The company's upcoming dividend is €0.30 a share, following on from the last 12 months, when the company distributed a total of €0.30 per share to shareholders. Based on the last year's worth of payments, Hensoldt has a trailing yield of 1.0% on the current stock price of €31.44. If you buy this business for its dividend, you should have an idea of whether Hensoldt's dividend is reliable and sustainable. As a result, readers should always check whether Hensoldt has been able to grow its dividends, or if the dividend might be cut.
See our latest analysis for Hensoldt
If a company pays out more in dividends than it earned, then the dividend might become unsustainable - hardly an ideal situation. That's why it's good to see Hensoldt paying out a modest 40% of its earnings. Yet cash flow is typically more important than profit for assessing dividend sustainability, so we should always check if the company generated enough cash to afford its dividend.
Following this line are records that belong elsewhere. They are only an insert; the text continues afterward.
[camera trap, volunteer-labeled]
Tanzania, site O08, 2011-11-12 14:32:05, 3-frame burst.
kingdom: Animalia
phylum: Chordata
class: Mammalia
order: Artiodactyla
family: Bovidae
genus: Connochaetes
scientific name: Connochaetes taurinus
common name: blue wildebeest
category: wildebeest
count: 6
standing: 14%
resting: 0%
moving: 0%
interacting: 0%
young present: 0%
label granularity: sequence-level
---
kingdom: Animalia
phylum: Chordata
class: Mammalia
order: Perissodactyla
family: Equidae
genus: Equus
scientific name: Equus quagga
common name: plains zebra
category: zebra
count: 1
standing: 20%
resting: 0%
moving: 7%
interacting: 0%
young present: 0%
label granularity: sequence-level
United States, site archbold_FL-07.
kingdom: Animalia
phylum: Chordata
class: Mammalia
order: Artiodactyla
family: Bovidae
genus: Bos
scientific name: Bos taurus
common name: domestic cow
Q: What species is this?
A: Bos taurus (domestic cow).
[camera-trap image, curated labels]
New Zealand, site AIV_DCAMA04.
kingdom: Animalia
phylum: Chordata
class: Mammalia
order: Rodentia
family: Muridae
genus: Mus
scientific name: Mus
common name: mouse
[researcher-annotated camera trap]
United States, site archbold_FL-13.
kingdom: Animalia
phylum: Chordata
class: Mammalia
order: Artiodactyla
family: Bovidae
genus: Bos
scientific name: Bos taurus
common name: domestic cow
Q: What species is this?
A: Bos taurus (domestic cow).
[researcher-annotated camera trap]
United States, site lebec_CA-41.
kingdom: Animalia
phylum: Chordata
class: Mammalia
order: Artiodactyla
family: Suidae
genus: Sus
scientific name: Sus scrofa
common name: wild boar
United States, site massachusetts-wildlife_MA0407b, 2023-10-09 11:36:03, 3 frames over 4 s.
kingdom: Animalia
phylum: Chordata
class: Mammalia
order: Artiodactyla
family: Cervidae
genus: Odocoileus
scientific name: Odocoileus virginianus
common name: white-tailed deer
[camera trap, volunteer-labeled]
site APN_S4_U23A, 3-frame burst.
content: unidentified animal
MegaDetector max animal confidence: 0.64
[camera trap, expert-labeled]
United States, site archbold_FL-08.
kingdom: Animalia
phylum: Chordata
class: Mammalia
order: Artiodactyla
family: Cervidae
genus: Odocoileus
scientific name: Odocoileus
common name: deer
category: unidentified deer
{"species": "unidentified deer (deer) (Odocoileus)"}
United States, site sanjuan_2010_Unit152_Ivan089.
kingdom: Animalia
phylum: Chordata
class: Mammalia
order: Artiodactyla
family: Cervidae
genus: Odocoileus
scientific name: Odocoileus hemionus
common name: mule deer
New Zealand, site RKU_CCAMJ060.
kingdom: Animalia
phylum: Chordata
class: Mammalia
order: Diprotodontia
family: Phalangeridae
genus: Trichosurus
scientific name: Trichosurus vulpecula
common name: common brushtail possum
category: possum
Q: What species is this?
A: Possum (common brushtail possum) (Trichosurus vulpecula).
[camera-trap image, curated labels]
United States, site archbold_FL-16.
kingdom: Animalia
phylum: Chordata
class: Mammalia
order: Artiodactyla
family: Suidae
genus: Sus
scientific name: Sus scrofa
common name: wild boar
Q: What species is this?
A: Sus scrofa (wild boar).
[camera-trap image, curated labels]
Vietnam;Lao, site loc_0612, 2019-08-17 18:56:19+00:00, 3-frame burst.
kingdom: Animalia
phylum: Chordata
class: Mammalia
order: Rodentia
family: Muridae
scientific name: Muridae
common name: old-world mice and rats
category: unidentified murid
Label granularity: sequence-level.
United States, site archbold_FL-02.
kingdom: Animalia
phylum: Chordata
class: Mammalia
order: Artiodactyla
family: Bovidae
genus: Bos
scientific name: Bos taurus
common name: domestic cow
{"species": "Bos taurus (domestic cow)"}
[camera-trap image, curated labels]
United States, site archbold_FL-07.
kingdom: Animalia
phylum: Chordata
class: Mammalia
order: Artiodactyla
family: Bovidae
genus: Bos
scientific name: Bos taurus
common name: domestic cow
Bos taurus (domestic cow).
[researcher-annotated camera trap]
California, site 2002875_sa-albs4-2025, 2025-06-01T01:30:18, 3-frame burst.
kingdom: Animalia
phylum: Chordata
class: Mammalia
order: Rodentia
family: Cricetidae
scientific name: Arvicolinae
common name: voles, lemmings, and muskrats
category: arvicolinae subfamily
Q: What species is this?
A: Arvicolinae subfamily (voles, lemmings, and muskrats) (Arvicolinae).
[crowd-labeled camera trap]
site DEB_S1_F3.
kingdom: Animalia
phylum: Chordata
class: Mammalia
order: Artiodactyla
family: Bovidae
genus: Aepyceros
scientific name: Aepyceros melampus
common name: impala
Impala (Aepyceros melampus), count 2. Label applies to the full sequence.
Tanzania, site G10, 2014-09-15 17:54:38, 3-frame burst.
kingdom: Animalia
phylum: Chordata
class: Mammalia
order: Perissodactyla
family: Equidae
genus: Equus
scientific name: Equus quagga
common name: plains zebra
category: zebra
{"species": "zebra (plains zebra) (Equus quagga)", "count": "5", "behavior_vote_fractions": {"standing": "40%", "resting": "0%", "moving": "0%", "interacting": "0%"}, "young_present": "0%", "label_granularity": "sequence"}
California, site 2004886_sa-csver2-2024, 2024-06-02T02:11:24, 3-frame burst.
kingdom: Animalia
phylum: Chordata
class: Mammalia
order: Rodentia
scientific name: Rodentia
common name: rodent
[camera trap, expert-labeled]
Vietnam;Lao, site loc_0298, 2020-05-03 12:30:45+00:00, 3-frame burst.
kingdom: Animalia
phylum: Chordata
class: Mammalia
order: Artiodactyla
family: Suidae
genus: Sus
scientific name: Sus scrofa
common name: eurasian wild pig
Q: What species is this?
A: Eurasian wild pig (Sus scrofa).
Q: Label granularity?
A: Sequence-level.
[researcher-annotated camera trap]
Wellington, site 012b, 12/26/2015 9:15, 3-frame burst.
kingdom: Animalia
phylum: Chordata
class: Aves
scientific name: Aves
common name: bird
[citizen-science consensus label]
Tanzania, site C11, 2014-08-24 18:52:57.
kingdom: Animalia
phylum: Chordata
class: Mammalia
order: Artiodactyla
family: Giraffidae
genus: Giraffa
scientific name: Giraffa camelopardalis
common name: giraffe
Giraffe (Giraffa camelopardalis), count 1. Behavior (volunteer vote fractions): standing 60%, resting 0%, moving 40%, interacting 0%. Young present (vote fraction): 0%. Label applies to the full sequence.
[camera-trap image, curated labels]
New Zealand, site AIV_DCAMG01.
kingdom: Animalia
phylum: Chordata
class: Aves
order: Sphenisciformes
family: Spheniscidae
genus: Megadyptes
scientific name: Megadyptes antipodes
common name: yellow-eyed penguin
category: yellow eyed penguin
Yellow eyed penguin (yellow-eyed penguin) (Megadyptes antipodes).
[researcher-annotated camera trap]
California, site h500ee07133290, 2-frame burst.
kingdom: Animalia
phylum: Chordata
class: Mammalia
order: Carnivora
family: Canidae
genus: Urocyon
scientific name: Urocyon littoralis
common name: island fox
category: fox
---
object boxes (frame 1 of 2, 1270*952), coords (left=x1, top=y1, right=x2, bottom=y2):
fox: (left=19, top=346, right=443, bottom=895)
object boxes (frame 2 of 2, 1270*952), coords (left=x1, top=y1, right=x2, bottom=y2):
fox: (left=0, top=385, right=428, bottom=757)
It paid out 17% of its free cash flow as dividends last year, which is conservatively low.
It's encouraging to see that the dividend is covered by both profit and cash flow. This generally suggests the dividend is sustainable, as long as earnings don't drop precipitously.
Click here to see the company's payout ratio, plus analyst estimates of its future dividends.
Have Earnings And Dividends Been Growing?
Businesses with strong growth prospects usually make the best dividend payers, because it's easier to grow dividends when earnings per share are improving. Investors love dividends, so if earnings fall and the dividend is reduced, expect a stock to be sold off heavily at the same time. That's why it's comforting to see Hensoldt's earnings have been skyrocketing, up 116% per annum for the past three years. Earnings per share have been growing very quickly, and the company is paying out a relatively low percentage of its profit and cash flow. This is a very favourable combination that can often lead to the dividend multiplying over the long term, if earnings grow and the company pays out a higher percentage of its earnings.